Les dije a mis padres, el día anterior, que por favor parecieran personas normales, al menos hasta que cruzaran la puerta de casa. Aunque todos sabían bien de quién era hijo y de dónde procedía, no quería llamar la atención.

Llegaron en un Lamborghini negro, conducido por mi padre. Los vecinos, al ver semejante coche, no tardaron en acercarse, algunos incluso se hicieron fotos con mis padres, como si fueran una especie de atracción turística. Cuando el espectáculo terminó, por fin entramos en casa.

—Decirle al mayordomo que mis maletas están en el coche —dijo mi madre, sin inmutarse, como si se tratara de lo más normal.

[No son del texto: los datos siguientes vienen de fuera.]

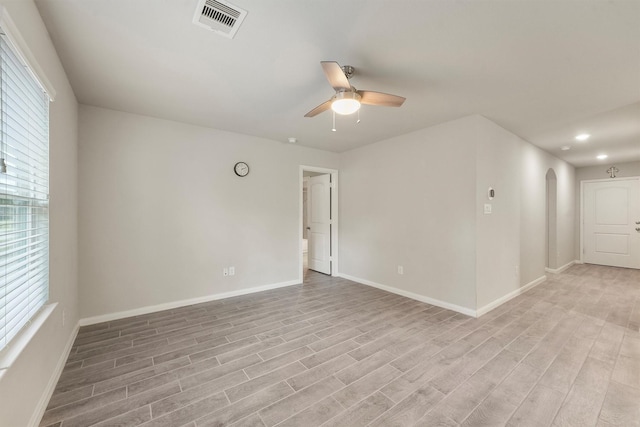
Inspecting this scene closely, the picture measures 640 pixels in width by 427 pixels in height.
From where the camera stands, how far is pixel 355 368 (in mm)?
2176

—Madre, no tenemos mayordomo, te lo he dicho cientos de veces... —respondí, con paciencia.

—Pero mis maletas, no se pueden quedar aquí.

—Ya las recojo yo, no te preocupes —le contesté, tratando de calmarla.

—Me pregunto cómo podéis vivir sin mayordomo. —dijo ella, con un tono que dejaba claro que la idea le parecía completamente incomprensible.

—Lo normal es vivir sin mayordomo. —le repliqué, intentando poner algo de lógica en la conversación.

—Pues ser normal es horrible... Yo sería incapaz de vivir sin Gloria.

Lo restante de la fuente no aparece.